── DATASET RECORDS ──

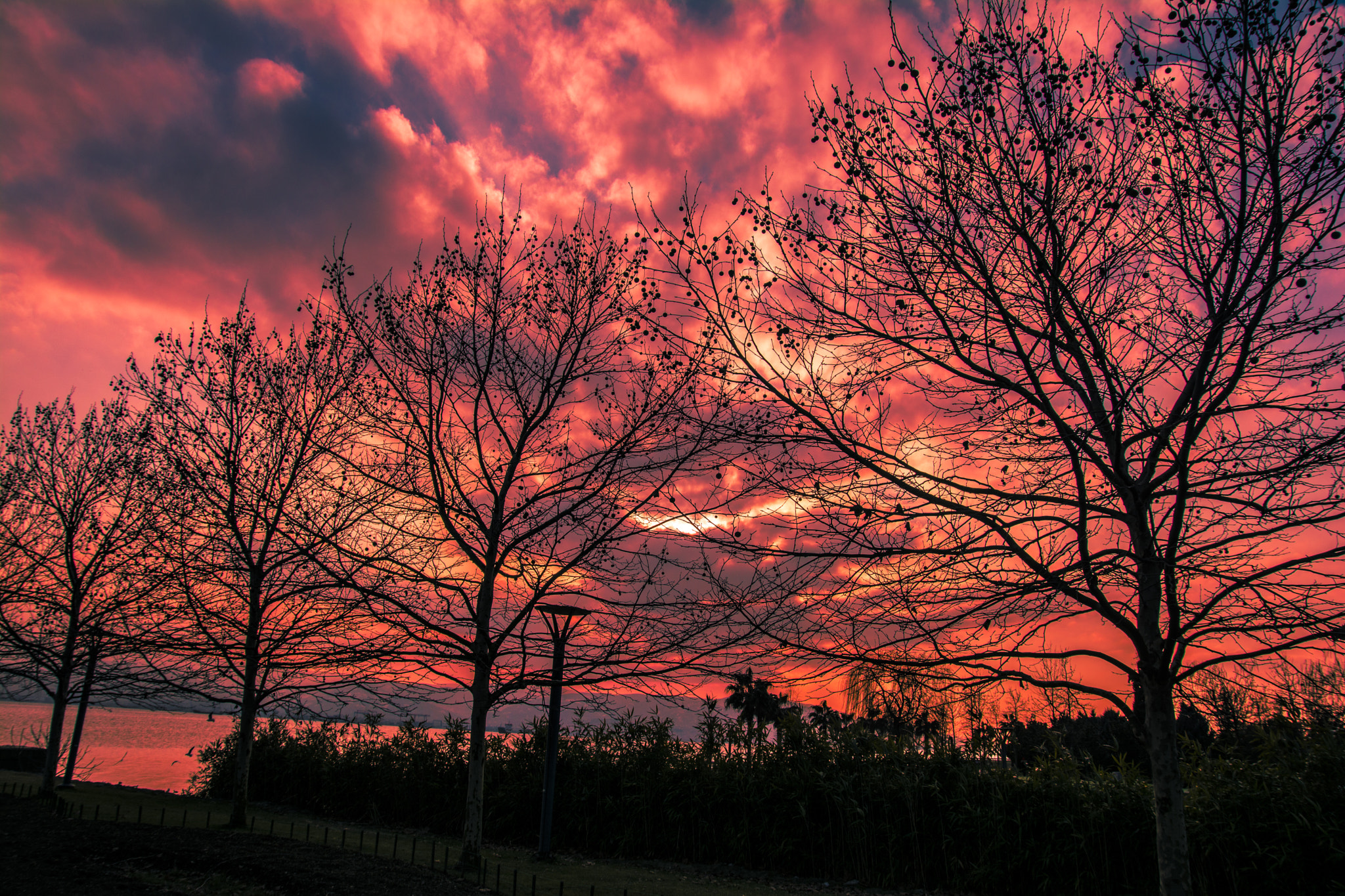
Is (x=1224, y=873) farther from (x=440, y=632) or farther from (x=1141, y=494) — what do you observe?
(x=440, y=632)

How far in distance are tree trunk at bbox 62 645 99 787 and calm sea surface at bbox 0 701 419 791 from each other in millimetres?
1024

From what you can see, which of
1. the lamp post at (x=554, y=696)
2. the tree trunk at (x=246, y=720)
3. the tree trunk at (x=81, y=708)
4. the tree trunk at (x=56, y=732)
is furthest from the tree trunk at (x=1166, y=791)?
the tree trunk at (x=56, y=732)

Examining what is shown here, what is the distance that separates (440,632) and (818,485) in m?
5.64

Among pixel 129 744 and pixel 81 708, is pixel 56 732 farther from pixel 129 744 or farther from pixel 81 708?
pixel 129 744

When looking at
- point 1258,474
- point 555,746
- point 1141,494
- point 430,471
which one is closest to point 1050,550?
point 1141,494

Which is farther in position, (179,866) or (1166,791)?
(179,866)

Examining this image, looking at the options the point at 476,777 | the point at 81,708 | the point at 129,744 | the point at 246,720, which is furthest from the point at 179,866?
the point at 129,744

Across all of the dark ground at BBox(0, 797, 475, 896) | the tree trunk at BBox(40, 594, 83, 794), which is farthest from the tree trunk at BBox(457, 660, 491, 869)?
the tree trunk at BBox(40, 594, 83, 794)

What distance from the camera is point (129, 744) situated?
167 feet

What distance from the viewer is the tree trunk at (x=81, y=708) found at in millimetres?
13853

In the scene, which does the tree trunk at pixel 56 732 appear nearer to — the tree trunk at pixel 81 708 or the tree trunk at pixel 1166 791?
the tree trunk at pixel 81 708

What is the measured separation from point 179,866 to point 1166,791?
9.58 metres

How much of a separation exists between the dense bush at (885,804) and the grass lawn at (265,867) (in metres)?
0.81

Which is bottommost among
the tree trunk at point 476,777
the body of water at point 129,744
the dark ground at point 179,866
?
the body of water at point 129,744
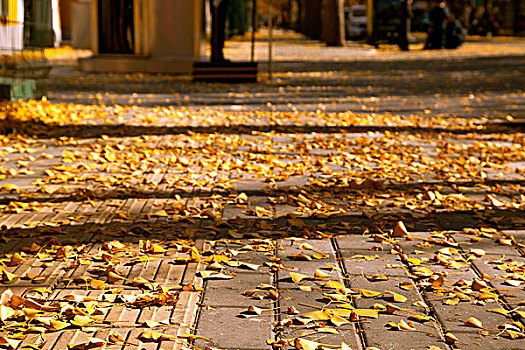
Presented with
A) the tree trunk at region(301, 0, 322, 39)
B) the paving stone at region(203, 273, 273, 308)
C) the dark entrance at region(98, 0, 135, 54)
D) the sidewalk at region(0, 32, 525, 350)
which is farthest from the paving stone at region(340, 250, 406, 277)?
the tree trunk at region(301, 0, 322, 39)

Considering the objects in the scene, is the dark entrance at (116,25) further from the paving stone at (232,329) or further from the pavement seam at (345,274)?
the paving stone at (232,329)

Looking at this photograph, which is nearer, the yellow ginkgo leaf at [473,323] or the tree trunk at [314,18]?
the yellow ginkgo leaf at [473,323]

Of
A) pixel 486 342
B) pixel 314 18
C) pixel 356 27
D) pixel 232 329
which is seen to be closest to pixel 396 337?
pixel 486 342

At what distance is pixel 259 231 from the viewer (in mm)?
5488

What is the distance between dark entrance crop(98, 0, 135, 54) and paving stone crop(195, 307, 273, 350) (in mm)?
16600

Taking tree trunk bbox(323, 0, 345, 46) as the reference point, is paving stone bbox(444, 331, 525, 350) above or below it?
below

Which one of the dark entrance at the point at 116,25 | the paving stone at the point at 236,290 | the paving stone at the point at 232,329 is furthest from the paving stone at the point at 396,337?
A: the dark entrance at the point at 116,25

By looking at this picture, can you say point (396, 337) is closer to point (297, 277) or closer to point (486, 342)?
point (486, 342)

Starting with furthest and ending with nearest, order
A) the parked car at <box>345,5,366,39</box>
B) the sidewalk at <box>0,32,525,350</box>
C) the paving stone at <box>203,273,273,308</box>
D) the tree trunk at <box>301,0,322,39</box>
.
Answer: the parked car at <box>345,5,366,39</box>
the tree trunk at <box>301,0,322,39</box>
the paving stone at <box>203,273,273,308</box>
the sidewalk at <box>0,32,525,350</box>

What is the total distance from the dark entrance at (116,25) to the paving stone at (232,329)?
54.5ft

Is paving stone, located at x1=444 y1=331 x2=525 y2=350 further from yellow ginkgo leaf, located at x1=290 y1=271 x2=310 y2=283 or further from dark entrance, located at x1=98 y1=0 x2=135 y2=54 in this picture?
dark entrance, located at x1=98 y1=0 x2=135 y2=54

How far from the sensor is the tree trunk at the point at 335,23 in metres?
32.6

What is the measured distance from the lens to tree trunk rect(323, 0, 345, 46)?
1282 inches

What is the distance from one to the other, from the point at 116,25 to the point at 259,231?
15210mm
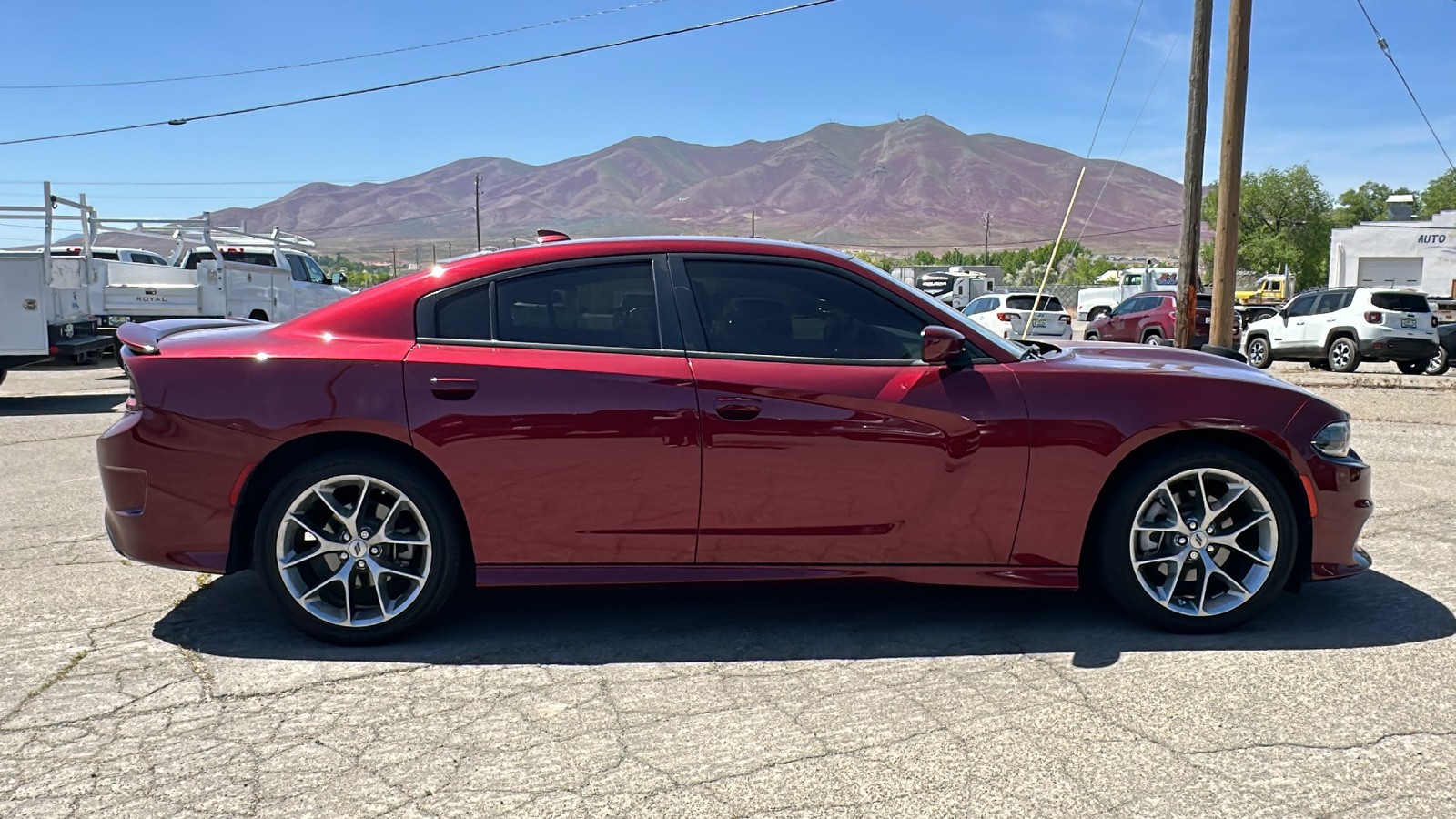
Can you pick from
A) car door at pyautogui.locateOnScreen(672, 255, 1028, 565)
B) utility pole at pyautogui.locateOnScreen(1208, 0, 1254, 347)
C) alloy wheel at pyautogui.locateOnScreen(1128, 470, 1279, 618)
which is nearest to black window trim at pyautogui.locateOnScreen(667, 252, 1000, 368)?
car door at pyautogui.locateOnScreen(672, 255, 1028, 565)

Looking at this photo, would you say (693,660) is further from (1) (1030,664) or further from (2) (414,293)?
(2) (414,293)

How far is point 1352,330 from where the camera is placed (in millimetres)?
18391

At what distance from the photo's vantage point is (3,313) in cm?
1228

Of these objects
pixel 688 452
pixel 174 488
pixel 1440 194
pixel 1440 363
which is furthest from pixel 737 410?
pixel 1440 194

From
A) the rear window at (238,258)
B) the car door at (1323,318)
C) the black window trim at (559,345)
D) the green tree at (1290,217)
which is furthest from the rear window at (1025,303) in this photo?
the green tree at (1290,217)

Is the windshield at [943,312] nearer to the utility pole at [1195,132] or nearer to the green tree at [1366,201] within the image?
the utility pole at [1195,132]

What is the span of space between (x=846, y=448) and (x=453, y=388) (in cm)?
144

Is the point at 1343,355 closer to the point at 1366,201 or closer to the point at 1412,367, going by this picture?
the point at 1412,367

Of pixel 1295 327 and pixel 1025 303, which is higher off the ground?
pixel 1025 303

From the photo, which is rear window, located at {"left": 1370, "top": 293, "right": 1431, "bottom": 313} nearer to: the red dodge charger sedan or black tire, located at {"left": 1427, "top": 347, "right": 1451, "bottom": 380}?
black tire, located at {"left": 1427, "top": 347, "right": 1451, "bottom": 380}

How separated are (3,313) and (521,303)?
1120 centimetres

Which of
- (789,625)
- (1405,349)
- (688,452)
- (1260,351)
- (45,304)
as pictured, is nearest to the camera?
(688,452)

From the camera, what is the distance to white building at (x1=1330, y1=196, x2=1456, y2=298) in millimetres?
55531

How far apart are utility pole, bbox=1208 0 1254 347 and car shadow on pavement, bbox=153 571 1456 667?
841cm
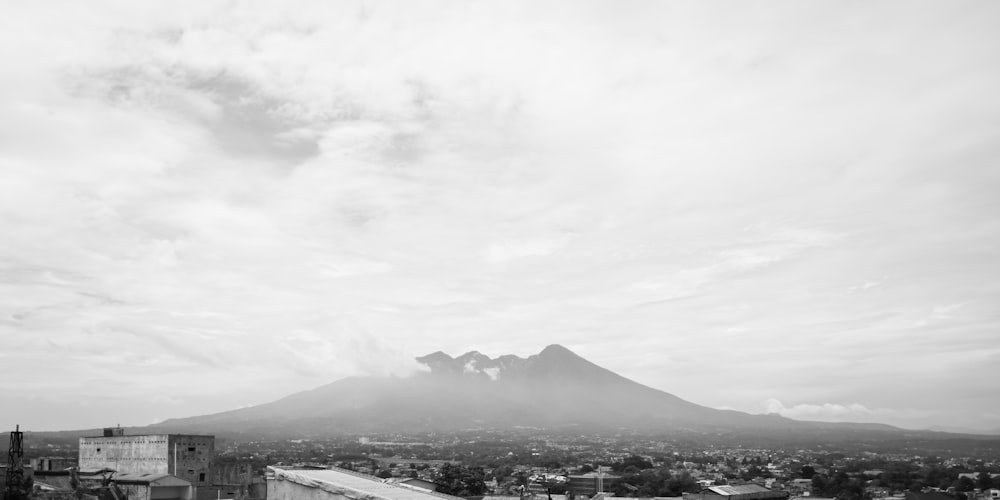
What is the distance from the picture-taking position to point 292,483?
9.62m

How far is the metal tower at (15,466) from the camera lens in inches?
891

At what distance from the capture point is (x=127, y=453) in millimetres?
36750

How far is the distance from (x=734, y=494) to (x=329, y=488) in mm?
33017

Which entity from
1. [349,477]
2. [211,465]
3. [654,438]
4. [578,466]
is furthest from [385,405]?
[349,477]

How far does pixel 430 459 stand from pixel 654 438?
68.7 m

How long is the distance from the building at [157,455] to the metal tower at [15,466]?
11395 mm

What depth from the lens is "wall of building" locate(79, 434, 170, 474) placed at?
115 ft

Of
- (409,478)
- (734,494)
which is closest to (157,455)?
(409,478)

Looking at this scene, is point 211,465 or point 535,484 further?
point 535,484

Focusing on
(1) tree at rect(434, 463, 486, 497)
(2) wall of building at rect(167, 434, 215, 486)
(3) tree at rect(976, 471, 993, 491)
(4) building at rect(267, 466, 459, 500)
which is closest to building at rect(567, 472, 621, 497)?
(1) tree at rect(434, 463, 486, 497)

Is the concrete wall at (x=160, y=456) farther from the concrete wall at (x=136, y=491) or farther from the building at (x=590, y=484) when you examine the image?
the building at (x=590, y=484)

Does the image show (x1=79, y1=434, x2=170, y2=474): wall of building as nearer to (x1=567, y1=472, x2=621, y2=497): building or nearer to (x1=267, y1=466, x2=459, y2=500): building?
(x1=567, y1=472, x2=621, y2=497): building

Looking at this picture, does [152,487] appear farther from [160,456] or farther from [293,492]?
[293,492]

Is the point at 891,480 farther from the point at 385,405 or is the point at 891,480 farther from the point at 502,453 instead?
the point at 385,405
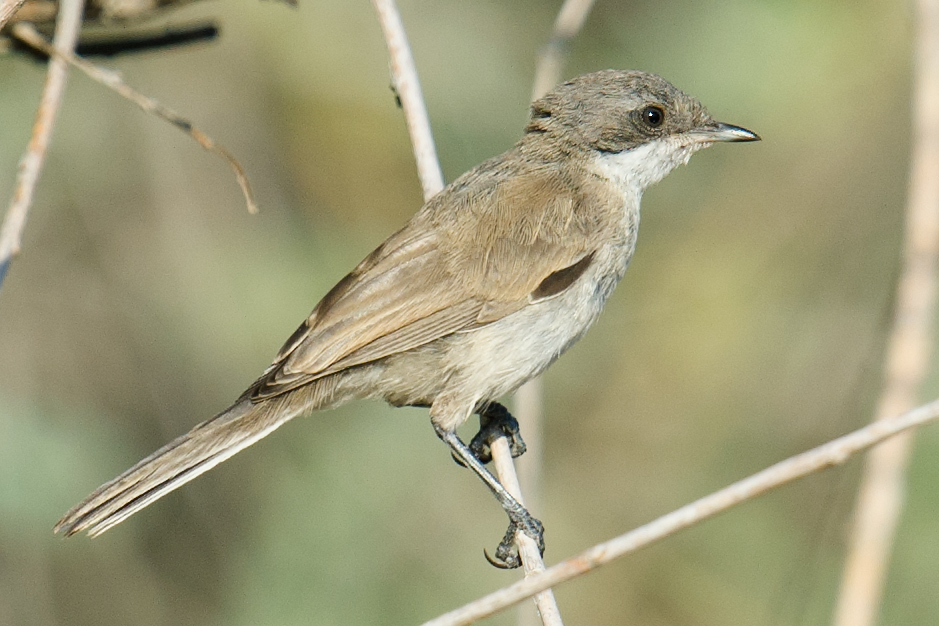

───

GIVEN PROBLEM :: Which lines above contain the word "below"? Return each of them in full.

SOLUTION TO THE EXERCISE ::
Taking tree trunk bbox(323, 0, 345, 46) as the reference point, is paving stone bbox(444, 331, 525, 350) above or below it?
below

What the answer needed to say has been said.